La situazione di emergenza sanitaria legata al Covid-19 pare essere ancora lontana da una (positiva) risoluzione e i timori in vista dell’avvicinarsi del periodo autunnale e invernale si fanno sentire: tutto viaggia nell’incertezza, come sempre quando si ha a che fare con una cosa nuova, che bisogna prendersi il tempo per conoscere.
In questo clima, in tanti – compresi persone molto in alto nel mondo politico ed economico – stanno riponendo la propria speranza nella produzione di un vaccino contro il virus SARS-CoV-2: sono tra i 120 e i 200 i vaccini in corso di sviluppo, una decina dei quali già in fase di sperimentazione clinica.
Ma è giusto confidare in questa via? E a quali condizioni? Paul Cullen, medico di laboratorio e presidente dell’associazione “Medici per la vita”, si è interrogato su questi aspetti e ha fornito interessanti dati utili alla riflessione dalle colonne del Tagespost, con un lungo articolo dal titolo: La strana pandemia – Perché il vaccino contro il virus SARS-CoV-2 potrebbe non essere una buona idea.
QUANDO È UTILE UN VACCINO?
Partiamo da un dato: non sempre i vaccini sono utili. Affinché lo siano, afferma Cullen, devono soddisfare dei criteri fondamentali. Innanzitutto, «la malattia da vaccinare deve essere sufficientemente grave da giustificare la vaccinazione di un gran numero di persone»: persone che, sane, potrebbero anche non entrare mai a contatto con il virus, «pertanto bisogna essere sicuri che i benefici superino i rischi con grande certezza e con un ampio margine».
Oltre a questo, «l’agente patogeno non deve cambiare» e «dovrebbe essere presente solo negli esseri umani», altrimenti si corre il rischio di somministrare un vaccino poco incisivo nella sua efficacia. Infine, «la vaccinazione dovrebbe garantire una protezione completa e a lungo termine contro la malattia bersaglio».

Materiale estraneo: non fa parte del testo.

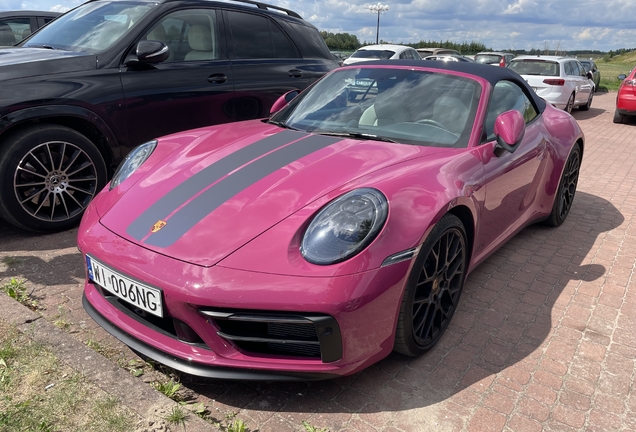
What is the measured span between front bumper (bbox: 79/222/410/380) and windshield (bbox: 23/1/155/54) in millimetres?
2729

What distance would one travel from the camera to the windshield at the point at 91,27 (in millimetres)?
4301

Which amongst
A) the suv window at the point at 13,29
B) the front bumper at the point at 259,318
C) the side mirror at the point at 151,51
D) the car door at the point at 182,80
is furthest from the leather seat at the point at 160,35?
the suv window at the point at 13,29

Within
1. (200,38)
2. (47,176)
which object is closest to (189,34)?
(200,38)

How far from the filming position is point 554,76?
40.8ft

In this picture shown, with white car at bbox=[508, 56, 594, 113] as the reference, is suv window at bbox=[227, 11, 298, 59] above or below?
above

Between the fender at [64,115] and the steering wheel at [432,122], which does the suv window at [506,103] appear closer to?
the steering wheel at [432,122]

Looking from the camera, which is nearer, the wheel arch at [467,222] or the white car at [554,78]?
the wheel arch at [467,222]

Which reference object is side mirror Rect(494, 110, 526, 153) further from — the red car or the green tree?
the green tree

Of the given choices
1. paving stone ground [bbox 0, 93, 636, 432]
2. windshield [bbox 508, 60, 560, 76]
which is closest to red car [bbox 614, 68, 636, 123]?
windshield [bbox 508, 60, 560, 76]

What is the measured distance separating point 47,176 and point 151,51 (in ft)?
4.03

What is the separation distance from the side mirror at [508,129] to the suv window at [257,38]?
2.81 metres

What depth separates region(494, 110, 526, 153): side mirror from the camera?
301cm

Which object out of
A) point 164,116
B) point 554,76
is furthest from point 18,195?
point 554,76

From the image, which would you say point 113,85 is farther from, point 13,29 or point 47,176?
point 13,29
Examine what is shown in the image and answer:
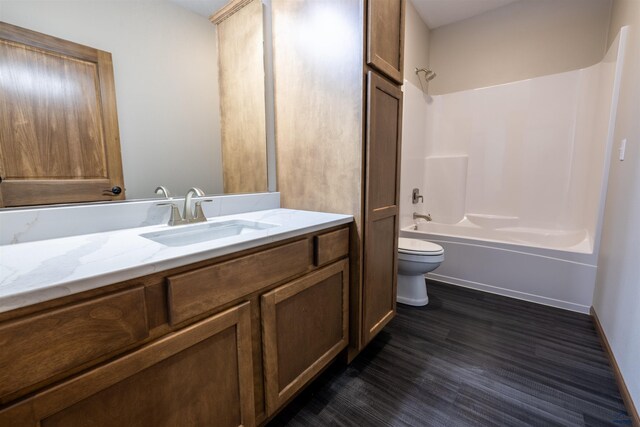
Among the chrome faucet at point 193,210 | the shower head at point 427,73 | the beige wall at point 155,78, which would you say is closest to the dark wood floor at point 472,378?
the chrome faucet at point 193,210

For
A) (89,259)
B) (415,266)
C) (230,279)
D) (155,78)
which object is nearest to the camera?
(89,259)

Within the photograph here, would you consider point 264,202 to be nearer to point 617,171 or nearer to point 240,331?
point 240,331

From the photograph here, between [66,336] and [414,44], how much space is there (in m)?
3.14

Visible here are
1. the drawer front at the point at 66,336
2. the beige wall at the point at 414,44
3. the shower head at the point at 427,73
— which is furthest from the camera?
the shower head at the point at 427,73

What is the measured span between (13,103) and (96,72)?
279 millimetres

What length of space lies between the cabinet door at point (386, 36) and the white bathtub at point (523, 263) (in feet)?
5.11

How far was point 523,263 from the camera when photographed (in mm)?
2213

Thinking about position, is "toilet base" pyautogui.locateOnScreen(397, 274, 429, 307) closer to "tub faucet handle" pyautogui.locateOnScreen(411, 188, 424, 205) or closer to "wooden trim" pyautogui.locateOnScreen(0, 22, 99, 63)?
"tub faucet handle" pyautogui.locateOnScreen(411, 188, 424, 205)

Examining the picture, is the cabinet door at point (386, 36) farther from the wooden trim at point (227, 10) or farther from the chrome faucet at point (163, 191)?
the chrome faucet at point (163, 191)

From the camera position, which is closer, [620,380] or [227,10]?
[620,380]

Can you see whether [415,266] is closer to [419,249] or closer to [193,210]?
Answer: [419,249]

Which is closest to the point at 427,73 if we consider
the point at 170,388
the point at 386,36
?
the point at 386,36

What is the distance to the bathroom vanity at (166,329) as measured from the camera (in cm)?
54

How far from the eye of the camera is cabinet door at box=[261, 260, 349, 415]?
3.35ft
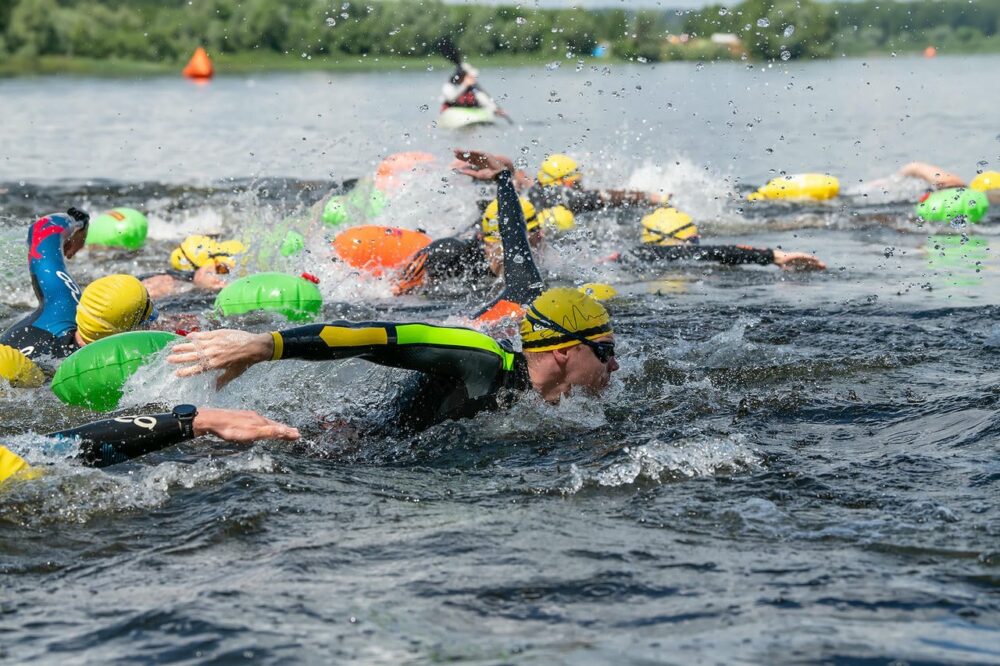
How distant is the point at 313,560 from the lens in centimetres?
471

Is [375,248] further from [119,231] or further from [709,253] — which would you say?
[119,231]

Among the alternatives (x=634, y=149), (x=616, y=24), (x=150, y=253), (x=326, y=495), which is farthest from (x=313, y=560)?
(x=616, y=24)

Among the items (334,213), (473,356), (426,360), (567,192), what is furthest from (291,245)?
(426,360)

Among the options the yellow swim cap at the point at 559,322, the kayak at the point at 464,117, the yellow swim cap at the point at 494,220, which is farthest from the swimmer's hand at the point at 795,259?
the kayak at the point at 464,117

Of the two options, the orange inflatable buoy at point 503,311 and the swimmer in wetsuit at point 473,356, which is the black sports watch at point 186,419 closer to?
the swimmer in wetsuit at point 473,356

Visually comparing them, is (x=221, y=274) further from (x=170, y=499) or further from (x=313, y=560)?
(x=313, y=560)

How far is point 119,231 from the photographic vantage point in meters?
14.1

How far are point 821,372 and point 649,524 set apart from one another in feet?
10.2

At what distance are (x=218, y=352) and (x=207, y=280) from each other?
6624mm

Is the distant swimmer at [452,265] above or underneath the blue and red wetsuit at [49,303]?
underneath

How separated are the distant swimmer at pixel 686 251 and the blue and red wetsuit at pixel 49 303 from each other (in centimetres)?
539

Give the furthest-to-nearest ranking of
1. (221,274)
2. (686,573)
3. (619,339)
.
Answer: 1. (221,274)
2. (619,339)
3. (686,573)

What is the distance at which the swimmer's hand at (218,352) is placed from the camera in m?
4.76

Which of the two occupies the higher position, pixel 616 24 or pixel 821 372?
pixel 616 24
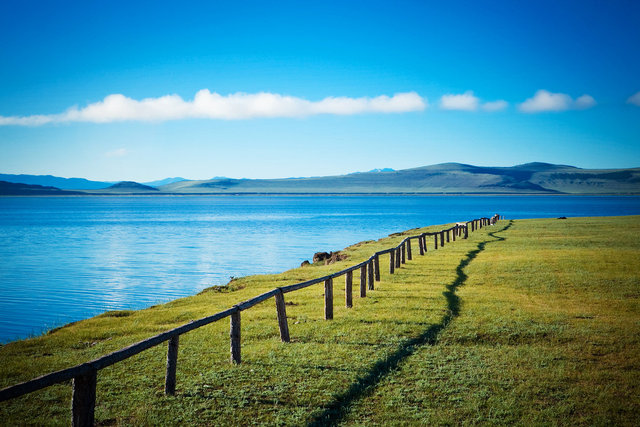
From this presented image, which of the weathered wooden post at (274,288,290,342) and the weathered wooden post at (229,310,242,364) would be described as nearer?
the weathered wooden post at (229,310,242,364)

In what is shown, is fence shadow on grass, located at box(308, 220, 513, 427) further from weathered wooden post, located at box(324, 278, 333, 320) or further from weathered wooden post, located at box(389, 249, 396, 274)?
weathered wooden post, located at box(389, 249, 396, 274)

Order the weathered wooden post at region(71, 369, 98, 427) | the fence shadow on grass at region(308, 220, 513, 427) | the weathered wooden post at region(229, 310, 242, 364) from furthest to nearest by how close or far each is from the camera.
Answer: the weathered wooden post at region(229, 310, 242, 364)
the fence shadow on grass at region(308, 220, 513, 427)
the weathered wooden post at region(71, 369, 98, 427)

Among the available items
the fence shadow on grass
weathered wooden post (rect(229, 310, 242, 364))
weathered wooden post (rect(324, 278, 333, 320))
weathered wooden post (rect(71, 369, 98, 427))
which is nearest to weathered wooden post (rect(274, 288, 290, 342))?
weathered wooden post (rect(229, 310, 242, 364))

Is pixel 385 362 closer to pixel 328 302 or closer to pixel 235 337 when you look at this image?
pixel 235 337

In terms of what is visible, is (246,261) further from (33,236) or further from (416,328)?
(33,236)

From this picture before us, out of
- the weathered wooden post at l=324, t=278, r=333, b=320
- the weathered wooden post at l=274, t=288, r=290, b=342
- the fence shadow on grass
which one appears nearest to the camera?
the fence shadow on grass

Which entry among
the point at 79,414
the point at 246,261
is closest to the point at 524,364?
the point at 79,414

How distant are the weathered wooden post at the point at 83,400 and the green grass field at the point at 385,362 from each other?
1.03m

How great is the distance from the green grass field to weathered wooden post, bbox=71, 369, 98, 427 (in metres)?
1.03

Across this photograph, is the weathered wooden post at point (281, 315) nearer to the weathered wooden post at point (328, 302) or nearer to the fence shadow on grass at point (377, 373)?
the weathered wooden post at point (328, 302)

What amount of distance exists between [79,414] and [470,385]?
693 centimetres

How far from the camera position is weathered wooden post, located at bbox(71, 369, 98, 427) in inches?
258

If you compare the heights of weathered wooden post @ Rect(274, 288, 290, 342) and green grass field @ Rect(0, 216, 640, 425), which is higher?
weathered wooden post @ Rect(274, 288, 290, 342)

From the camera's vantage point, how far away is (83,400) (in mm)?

Un eventuale vaccino contro il Covid soddisfa questi criteri? Per Cullen, la risposta è negativa. In primo luogo, in relazione al fatto che «i decorsi gravi di Covid-19 sono limitati a persone molto anziane con malattie precedenti, con poche eccezioni». In seconda istanza, perché «il virus è estremamente suscettibile alle mutazioni e quasi onnipresente nel mondo animale». Inoltre, «dati recenti suggeriscono anche che l’immunogenicità del vaccino può essere difficile da ottenere» e, altro dato rilevante, in quanto pare che gli anticorpi sviluppati in seguito all’infezione diminuiscano rapidamente nell’arco del tempo, e «questo calo sarebbe ancora più probabile con una vaccinazione».
ITER PER LA PRODUZIONE DI UN VACCINO
Il vaccino, affinché possa essere diffuso su larga scala, deve compiere un lungo iter, tanto che solitamente sono necessari 6-10 anni prima che si arrivi a una conclusione: dalla produzione, ai test della fase preclinica in provetta e su animali, a tre fasi cliniche sugli uomini (prima su 100 persone, poi su 1.000, poi su 30-50.000). Si tratta dunque di una procedura non scontata, come per esempio dimostra il fatto che non si è ancora arrivati a produrre un vaccino contro l’HIV. E che appunto richiede anni, perché una «lunga osservazione di molte persone serve anche a scoprire effetti collaterali rari e gravi».
ETICITÀ DEI VACCINI
Un ultimo aspetto, assai rilevante in ottica di fede, è quindi quello legato alle linee cellulari sulle quali viene prodotto il vaccino. Diversi vaccini in corso di produzione, infatti, sono stati ottenuti utilizzando bambini abortiti (ovviamente volontariamente, dal momento che devono essere in salute). Altri vaccini, invece, sono costituiti da molecole di RNA messaggero (mRNA): una pratica controversa per l’alto rischio che comporta, tanto che ad oggi «sono stati finora approvati solo in medicina veterinaria (salmone e maiale) e non nell’uomo. Il rischio principale è che possa scatenare gravi reazioni autoimmuni». Ancora più rischioso è quindi il vaccino a DNA, per il quale addirittura «esiste la possibilità che parte del DNA del vaccino si integri nel nostro DNA».
CONCLUSIONI
In conclusione, dunque, per Cullen, se da un lato non è scontato che si arrivi a produrre un vaccino contro la SARS-CoV-2, dall’altra questo insuccesso a livello scientifico sarebbe comunque meglio «che provocare ingenti danni alla salute con un prodotto semilavorato e inefficace, per il quale – non va dimenticato – non pagherebbe il produttore del vaccino, bensì il grande pubblico. In retrospettiva, uno scenario del genere potrebbe rivelarsi la più grande decisione sbagliata dell’intero episodio del coronavirus».